File size: 6,909 Bytes

11e0d89

"""
MINDI 1.5 Vision-Coder — Step 6: Smoke-test MindiTokenizer wrapper & generate test report.
"""

import sys
import datetime
from pathlib import Path

PROJECT_ROOT = Path(__file__).resolve().parent.parent
sys.path.insert(0, str(PROJECT_ROOT / "src"))

from tokenizer.tokenizer import MindiTokenizer, MINDI_SPECIAL_TOKENS

print("=" * 70)
print("STEP 6: SAVE EVERYTHING — WRAPPER SMOKE TEST + REPORT")
print("=" * 70)

# ── 1. Load via wrapper class ────────────────────────────────────────
print("\n1️⃣  Loading MindiTokenizer wrapper...")
tok = MindiTokenizer()
print(f"   ✅ Loaded from: {tok.tokenizer_path}")
print(f"   Vocab size: {tok.get_vocab_size():,}")
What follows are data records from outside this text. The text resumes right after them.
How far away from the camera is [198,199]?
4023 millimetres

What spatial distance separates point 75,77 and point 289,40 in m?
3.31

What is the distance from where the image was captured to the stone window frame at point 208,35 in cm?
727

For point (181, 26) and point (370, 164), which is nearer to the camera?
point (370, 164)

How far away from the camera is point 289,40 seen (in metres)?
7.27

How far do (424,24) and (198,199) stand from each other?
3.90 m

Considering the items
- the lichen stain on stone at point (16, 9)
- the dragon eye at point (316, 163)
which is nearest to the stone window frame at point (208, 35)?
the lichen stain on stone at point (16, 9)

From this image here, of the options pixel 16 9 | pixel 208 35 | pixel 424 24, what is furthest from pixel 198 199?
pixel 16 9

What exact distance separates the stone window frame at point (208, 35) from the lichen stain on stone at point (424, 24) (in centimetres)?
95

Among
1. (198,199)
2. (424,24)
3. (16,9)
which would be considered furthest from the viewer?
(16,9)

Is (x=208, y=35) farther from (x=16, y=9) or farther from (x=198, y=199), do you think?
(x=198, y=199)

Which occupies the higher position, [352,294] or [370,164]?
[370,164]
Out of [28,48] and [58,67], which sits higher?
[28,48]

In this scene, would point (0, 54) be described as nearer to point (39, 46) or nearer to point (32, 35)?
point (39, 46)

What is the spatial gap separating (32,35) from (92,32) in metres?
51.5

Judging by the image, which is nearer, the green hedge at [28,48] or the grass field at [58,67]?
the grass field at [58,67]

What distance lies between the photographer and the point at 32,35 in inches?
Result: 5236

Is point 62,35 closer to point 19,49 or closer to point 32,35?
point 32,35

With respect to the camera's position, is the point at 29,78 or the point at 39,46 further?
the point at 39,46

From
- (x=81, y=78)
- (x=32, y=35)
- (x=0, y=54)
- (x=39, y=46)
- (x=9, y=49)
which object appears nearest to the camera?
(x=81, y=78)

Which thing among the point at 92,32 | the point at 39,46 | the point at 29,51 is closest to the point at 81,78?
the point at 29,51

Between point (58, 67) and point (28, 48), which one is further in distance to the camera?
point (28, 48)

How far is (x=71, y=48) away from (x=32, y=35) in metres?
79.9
# ── 2. Test encode / decode ──────────────────────────────────────────
print("\n2️⃣  encode() / decode()...")
text = "export default function Hero() { return <h1>Hello</h1>; }"
ids = tok.encode(text)
decoded = tok.decode(ids)
assert decoded.strip() == text.strip(), f"Round-trip failed: {decoded!r}"
print(f"   ✅ Round-trip OK — {len(ids)} tokens")

# ── 3. Test encode_with_special_tokens ───────────────────────────────
print("\n3️⃣  encode_with_special_tokens()...")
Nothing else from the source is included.